We don't get to hear Abraham's inner monologue. We only see that the next day he has muscled through his discomfort, and obeys. He places a skin of water on Hagar’s shoulder. He hands her some bread, and sends her and his first child out into the wilderness, probably to die.
This is the precursor to tomorrow's story in which God instructs Abraham to take his one remaining son up a mountain and offer him as a sacrifice. This time there is no protest.
We watch Abraham and Isaac ascend the mountain together, we see Isaac’s confusion: “Here are the implements for making a sacrifice, but where is the animal?” We watch his painful realization that being the favored son did not spare him the very same fate as his brother Ishmael in the end. One capitulation has led to another. An angel of God calls out to Avraham, pulling him out of his trance of obedience at the last moment, revealing a ram in the thicket to sacrifice in place of Isaac.
But at this point Isaac disappears from the story. They do not walk down the mountain together. And the next reference to Sarah in the text is at her own funeral, from which the rabbis deduce that when she heard that her husband had taken her only miraculous, beloved child up a mountain to slaughter him at God’s command, she died of grief. The sound of the shofar’s staccato moan recalls the sound of Sarah’s anguished heartbreak. Of the heartbreak of every mother whose child was made a sacrifice to forces more powerful than her love.

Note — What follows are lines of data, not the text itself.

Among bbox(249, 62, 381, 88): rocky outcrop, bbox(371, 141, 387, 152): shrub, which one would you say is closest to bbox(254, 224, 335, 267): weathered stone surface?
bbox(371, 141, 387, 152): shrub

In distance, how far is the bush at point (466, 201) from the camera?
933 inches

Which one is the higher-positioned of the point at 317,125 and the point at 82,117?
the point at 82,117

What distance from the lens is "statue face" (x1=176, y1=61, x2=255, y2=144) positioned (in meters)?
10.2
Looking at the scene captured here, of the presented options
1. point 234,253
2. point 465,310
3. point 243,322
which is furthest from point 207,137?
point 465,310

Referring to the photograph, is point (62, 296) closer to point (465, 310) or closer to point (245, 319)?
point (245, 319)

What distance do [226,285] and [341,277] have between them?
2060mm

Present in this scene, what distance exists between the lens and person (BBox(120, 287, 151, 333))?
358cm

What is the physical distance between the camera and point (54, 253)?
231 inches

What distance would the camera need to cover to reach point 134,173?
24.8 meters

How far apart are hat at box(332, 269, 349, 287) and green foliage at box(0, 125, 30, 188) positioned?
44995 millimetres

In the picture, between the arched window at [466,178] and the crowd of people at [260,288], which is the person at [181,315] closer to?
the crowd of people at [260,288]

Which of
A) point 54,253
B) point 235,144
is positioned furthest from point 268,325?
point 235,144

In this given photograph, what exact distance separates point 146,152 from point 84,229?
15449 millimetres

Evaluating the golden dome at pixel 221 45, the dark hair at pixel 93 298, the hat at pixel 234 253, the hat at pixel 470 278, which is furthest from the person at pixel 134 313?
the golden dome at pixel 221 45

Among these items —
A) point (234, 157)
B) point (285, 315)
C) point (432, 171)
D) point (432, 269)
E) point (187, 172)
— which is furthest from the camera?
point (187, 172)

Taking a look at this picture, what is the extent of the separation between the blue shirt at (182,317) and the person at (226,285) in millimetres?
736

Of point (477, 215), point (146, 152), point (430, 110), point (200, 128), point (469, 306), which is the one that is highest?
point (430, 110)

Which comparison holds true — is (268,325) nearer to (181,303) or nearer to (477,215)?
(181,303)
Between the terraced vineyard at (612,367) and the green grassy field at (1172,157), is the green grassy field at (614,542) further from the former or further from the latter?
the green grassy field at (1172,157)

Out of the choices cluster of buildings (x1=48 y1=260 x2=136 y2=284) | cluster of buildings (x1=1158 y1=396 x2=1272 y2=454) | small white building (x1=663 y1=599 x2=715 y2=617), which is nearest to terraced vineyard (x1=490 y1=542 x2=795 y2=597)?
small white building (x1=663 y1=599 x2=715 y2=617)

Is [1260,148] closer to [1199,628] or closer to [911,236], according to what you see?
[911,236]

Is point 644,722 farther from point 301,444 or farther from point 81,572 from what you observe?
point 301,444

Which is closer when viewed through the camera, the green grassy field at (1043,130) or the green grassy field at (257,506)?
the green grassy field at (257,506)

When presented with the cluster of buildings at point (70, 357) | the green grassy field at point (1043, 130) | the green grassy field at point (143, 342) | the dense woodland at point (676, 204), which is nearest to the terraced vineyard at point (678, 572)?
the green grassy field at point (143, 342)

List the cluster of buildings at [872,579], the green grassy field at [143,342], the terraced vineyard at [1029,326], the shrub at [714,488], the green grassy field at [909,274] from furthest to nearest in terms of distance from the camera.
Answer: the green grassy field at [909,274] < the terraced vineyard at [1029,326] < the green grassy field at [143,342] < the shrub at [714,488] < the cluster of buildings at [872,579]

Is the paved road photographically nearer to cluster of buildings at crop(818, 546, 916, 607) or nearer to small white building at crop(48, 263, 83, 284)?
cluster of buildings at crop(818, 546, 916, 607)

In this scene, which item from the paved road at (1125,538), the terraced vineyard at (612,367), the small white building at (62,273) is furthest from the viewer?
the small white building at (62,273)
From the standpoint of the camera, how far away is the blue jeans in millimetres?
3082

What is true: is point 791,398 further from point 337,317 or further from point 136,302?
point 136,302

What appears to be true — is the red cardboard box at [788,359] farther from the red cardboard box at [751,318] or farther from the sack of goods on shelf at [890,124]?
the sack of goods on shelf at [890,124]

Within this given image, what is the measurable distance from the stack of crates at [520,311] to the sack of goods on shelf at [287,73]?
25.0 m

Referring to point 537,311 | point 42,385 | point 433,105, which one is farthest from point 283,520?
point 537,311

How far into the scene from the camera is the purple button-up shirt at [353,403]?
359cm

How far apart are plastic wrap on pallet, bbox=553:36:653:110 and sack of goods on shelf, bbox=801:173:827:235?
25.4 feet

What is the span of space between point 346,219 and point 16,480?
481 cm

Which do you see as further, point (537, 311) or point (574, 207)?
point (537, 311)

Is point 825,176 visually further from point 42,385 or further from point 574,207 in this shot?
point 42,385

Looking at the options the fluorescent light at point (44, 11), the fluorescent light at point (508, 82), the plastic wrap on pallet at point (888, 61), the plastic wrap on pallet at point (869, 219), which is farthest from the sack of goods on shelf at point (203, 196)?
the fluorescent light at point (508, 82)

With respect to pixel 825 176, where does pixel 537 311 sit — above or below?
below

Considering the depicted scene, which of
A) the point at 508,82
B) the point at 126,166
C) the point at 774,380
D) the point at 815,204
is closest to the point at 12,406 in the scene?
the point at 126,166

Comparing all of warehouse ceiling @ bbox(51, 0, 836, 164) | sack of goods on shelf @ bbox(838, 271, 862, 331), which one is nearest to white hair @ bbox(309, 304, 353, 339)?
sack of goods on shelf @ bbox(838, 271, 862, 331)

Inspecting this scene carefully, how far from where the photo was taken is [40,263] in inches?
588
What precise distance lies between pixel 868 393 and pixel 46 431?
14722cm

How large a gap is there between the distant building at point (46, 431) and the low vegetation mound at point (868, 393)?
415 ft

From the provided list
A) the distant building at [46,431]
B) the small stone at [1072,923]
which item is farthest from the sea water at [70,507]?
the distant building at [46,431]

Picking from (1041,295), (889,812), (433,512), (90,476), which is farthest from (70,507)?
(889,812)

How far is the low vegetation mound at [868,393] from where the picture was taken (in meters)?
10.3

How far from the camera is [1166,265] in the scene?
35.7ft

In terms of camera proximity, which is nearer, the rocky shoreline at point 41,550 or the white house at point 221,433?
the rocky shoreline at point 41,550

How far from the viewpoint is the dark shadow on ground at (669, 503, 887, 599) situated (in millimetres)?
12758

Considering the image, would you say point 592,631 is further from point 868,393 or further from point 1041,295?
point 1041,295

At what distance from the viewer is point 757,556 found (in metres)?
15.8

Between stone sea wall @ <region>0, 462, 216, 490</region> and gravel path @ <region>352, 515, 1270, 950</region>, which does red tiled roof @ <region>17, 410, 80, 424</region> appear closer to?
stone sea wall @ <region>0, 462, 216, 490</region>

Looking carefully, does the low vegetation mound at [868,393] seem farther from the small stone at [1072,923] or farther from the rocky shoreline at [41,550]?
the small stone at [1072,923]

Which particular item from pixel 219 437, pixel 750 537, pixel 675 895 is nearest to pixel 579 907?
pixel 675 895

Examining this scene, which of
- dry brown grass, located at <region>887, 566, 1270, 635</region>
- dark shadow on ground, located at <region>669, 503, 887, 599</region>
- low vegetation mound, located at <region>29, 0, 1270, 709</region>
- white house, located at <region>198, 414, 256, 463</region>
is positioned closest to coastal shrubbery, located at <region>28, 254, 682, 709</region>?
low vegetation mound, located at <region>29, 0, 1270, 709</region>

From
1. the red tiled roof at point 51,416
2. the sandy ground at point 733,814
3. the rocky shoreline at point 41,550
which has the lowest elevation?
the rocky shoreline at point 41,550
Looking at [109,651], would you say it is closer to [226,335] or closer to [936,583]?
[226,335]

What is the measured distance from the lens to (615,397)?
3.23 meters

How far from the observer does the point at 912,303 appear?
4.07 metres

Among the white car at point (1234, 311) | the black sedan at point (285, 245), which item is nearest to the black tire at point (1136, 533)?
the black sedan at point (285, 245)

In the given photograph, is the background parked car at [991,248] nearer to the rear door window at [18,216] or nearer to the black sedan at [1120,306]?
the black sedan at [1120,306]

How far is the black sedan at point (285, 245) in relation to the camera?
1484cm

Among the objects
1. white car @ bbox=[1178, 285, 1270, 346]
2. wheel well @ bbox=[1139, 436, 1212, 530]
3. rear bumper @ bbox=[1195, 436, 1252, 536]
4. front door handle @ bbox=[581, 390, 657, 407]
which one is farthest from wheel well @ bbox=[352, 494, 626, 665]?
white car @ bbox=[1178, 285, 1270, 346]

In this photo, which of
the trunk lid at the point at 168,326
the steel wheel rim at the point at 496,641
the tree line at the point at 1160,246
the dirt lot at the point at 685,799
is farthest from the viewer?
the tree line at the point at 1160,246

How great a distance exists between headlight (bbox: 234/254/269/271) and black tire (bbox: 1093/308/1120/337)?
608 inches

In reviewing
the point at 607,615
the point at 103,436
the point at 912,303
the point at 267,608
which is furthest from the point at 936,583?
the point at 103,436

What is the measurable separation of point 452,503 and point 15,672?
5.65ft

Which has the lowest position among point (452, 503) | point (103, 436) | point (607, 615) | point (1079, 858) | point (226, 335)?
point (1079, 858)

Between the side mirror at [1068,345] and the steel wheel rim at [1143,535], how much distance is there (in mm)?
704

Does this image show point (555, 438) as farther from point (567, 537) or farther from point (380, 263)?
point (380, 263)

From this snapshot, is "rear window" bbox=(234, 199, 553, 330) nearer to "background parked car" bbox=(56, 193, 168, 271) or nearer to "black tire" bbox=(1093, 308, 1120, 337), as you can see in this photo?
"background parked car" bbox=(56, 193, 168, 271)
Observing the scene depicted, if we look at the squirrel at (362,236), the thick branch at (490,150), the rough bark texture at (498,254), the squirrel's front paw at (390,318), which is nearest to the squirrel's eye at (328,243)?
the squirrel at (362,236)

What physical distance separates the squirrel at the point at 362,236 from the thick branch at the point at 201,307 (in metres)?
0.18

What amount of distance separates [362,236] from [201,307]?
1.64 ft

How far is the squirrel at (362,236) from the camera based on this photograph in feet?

I’ve talked about heartbreak before on this holiday. Because the theme of Rosh HaShannah is HaYom Harat haOlam, Today the world is born anew! But I have a confession to make (wrong holiday, I know): the excitement and hope that I want to feel on this day has, for years, been eroded by a kind of heartbreak at the state of the world. My sense of hopefulness at the prospect of a fresh start in the new year isn’t gone… it’s just had to make room for heartbreak. Maybe I relate to Sara… I fear that I cannot prevent my children being sacrificed to forces greater than my love… My heartbreak is anticipatory loss and grief: it’s the sense of loss that comes with feeling like the forces contributing to climate change, war, authoritarianism, gun violence, white Christian nationalism, and ecocide are rapacious, unrelenting and will win. And it might not be permanent, but it will do real damage, for a long time.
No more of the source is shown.